Supplementary Figure 3: X4-136 alone and in combination with anti-CTLA-4 + anti-PD-L1 increased tumor infiltration of cytotoxic T-cells and reduced that of immunosuppressive cell populations in the tumor micro-environment. Melanomas were harvested after 16 days of treatment. After enzymatic digestion single cell suspensions were analyzed by flow cytometry for (A) CD3+ cells, (B) CD8+ cells, (C) CD8+ perforin+ lymphocytes, (D) OVA-specific CD8+ lymphocytes, (E) myeloid-derived suppressor cells (MDSC), and (F) regulatory T-cells (Tregs). The results are shown as fold change in number of cells relative to control and expressed as mean ± SEM for n=5-6.

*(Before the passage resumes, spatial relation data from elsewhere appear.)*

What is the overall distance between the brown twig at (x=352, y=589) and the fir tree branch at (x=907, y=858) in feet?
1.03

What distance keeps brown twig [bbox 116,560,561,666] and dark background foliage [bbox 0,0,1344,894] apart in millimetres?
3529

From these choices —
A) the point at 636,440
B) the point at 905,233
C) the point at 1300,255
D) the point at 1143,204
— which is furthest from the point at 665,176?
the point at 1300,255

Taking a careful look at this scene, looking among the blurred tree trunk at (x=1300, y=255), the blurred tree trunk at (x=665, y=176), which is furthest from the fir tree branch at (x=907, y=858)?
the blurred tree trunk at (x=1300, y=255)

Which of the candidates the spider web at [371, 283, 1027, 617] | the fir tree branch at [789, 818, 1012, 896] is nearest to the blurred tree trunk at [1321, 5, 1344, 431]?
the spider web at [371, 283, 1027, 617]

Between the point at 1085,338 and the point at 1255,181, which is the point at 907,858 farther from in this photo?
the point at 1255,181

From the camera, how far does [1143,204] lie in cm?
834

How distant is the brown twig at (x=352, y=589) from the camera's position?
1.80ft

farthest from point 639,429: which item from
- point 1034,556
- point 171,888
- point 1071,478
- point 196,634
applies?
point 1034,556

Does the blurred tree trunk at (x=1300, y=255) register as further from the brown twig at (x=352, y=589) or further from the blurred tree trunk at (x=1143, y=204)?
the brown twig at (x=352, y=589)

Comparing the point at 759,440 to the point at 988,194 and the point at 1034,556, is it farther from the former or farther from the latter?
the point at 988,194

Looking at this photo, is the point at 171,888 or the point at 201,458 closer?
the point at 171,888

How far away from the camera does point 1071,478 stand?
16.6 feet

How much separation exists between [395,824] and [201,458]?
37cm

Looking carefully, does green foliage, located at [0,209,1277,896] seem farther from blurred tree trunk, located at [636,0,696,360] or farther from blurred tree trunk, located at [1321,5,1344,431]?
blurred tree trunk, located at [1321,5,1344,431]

Supplementary Figure 4: Effect of X4-136 alone and in combination with immune checkpoint inhibitors on tumor antigen-specific CD8+ T cells in lymph nodes. Harvested lymph nodes were enzymatically digested and analyzed by flow cytometry for OVA-specific CD8+ lymphocytes. The results are shown as fold change in the number of positive cells relative to control and expressed as mean ± SEM for n=5-6.